Incendio di Novate, traffico regolare e rientro a casa
Se molti novatesi, dopo la serie d’incendi più o meno gravi che hanno colpito l’impianto nell’ultimo decennio, chiedono all’amministrazione l’allontanamento dello stesso, l’impegno del Comune è di stabilire un tavolo di confronto con A2A per capire come migliorare e rendere più efficienti le misure di sicurezza. Questo anche se alcuni enti del terzo settore, come Legambiente, hanno già fatto richiesta di una commissione specifica per chiedere maggiore trasparenza sui materiali lì conferiti, che parrebbero non essere solo carta; pur con la consapevolezza che l’obiettivo ultimo, la possibile delocalizzazione del sito, sia sostanzialmente impossibile a meno che non sia A2A stessa a volerlo.
Per quanto riguarda i materiali danneggiati, A2A valuterà se siano ancora idonei per essere bruciati nel termovalorizzatore Silla 2, situato al confine ovest milanese, dove potranno diventare energia elettrica.
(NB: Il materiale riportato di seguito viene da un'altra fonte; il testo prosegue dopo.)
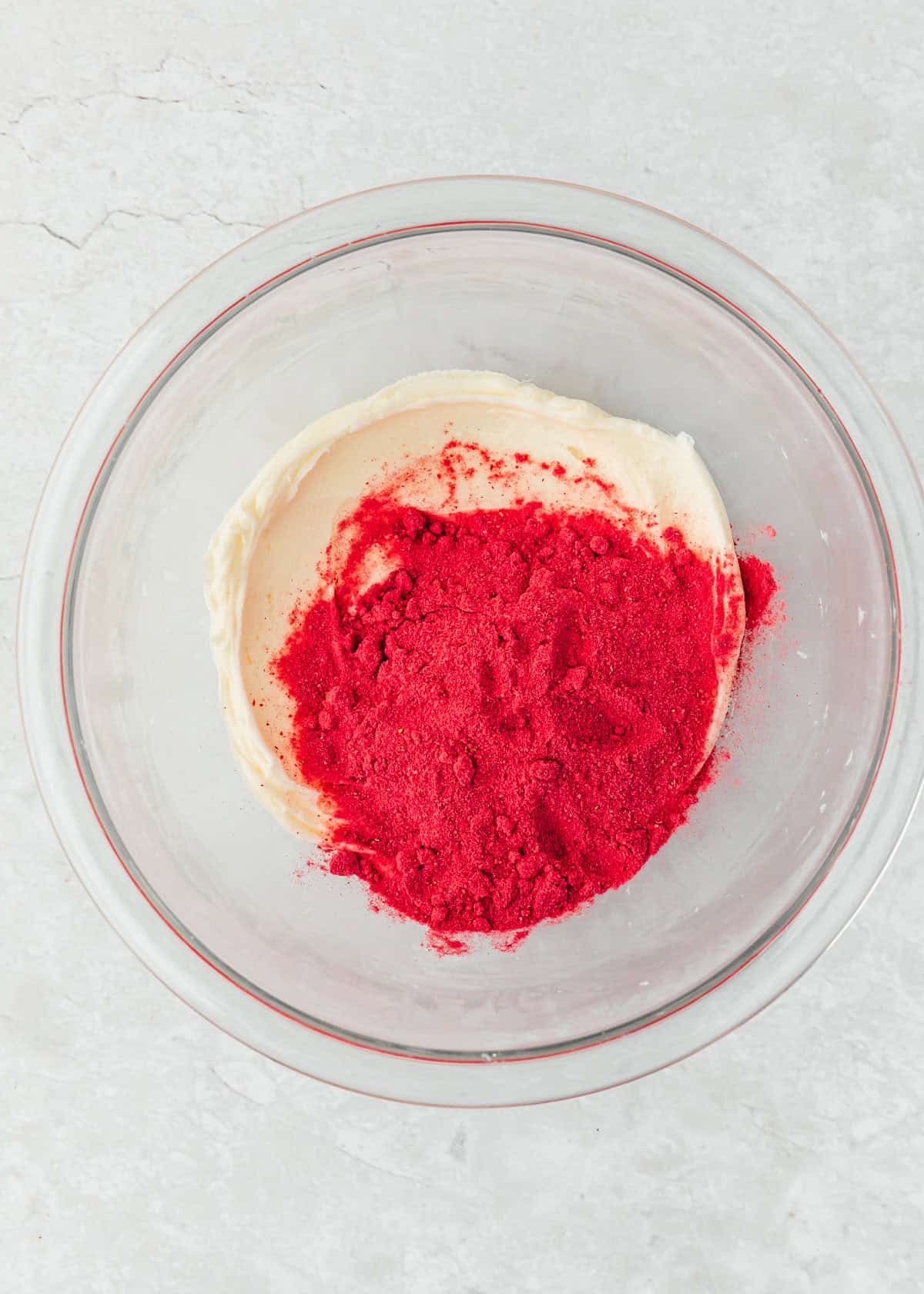 A glass bowl of frosting and small batch strawberry powder on a white counter.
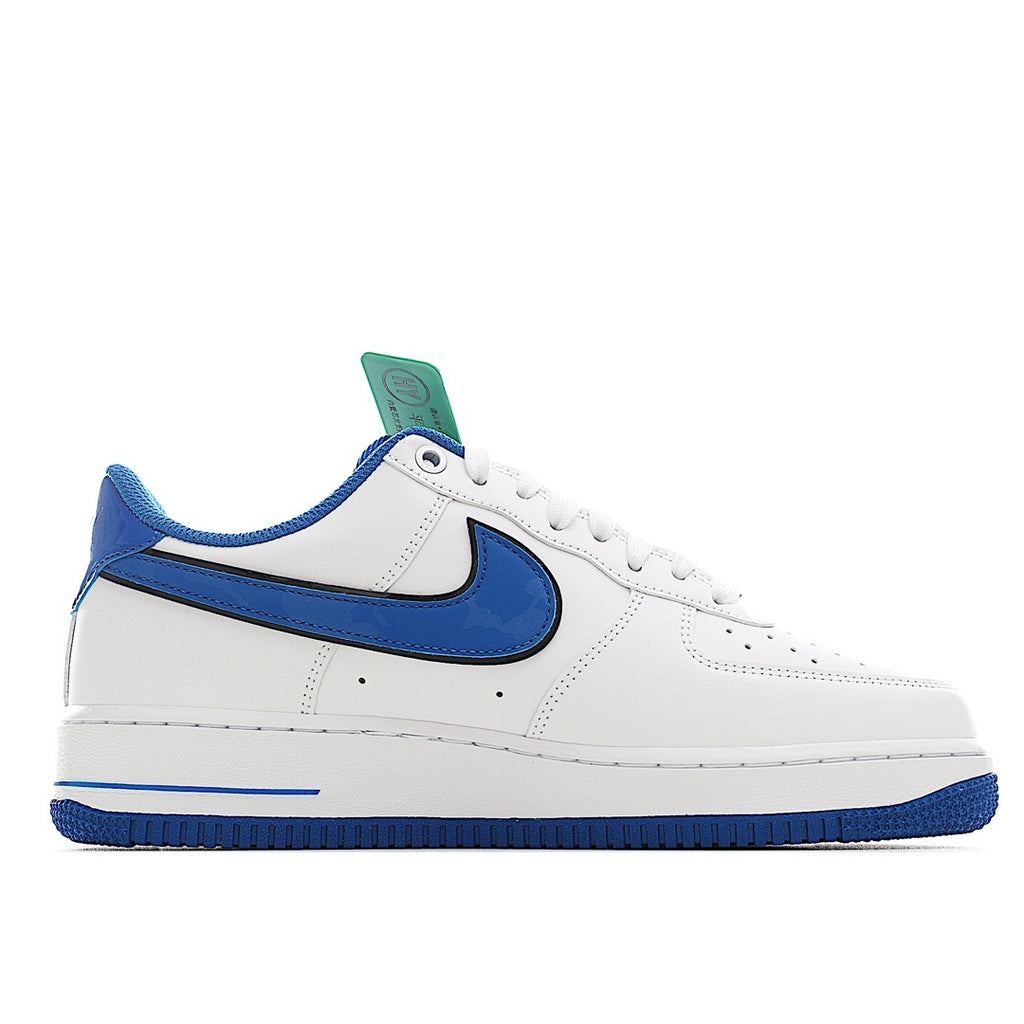 Nike Air Force 1 low-top sneakers in white with blue swoosh and blue collar accents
Non è ancora nota, invece, la relazione finale di Arpa, che il Comune pubblicherà non appena possibile.
Il sindaco Palladino: “Abbiamo lavorato per tutelare la salute”
“In questi giorni abbiamo lavorato con un unico obiettivo: quello di garantire la sicurezza e la salute dei cittadini, senza cedere ad allarmismi né a fughe in avanti che avrebbero solo complicato la gestione di un’emergenza già complessa – spiega il sindaco, Gian Maria Palladino – Ogni passaggio, dalle prime ore dell’incendio fino alla diffusione dei dati Arpa, è stato affrontato con ponderatezza e responsabilità, mantenendo un dialogo costante con i soggetti competenti, così da informare nel modo più corretto la cittadinanza”.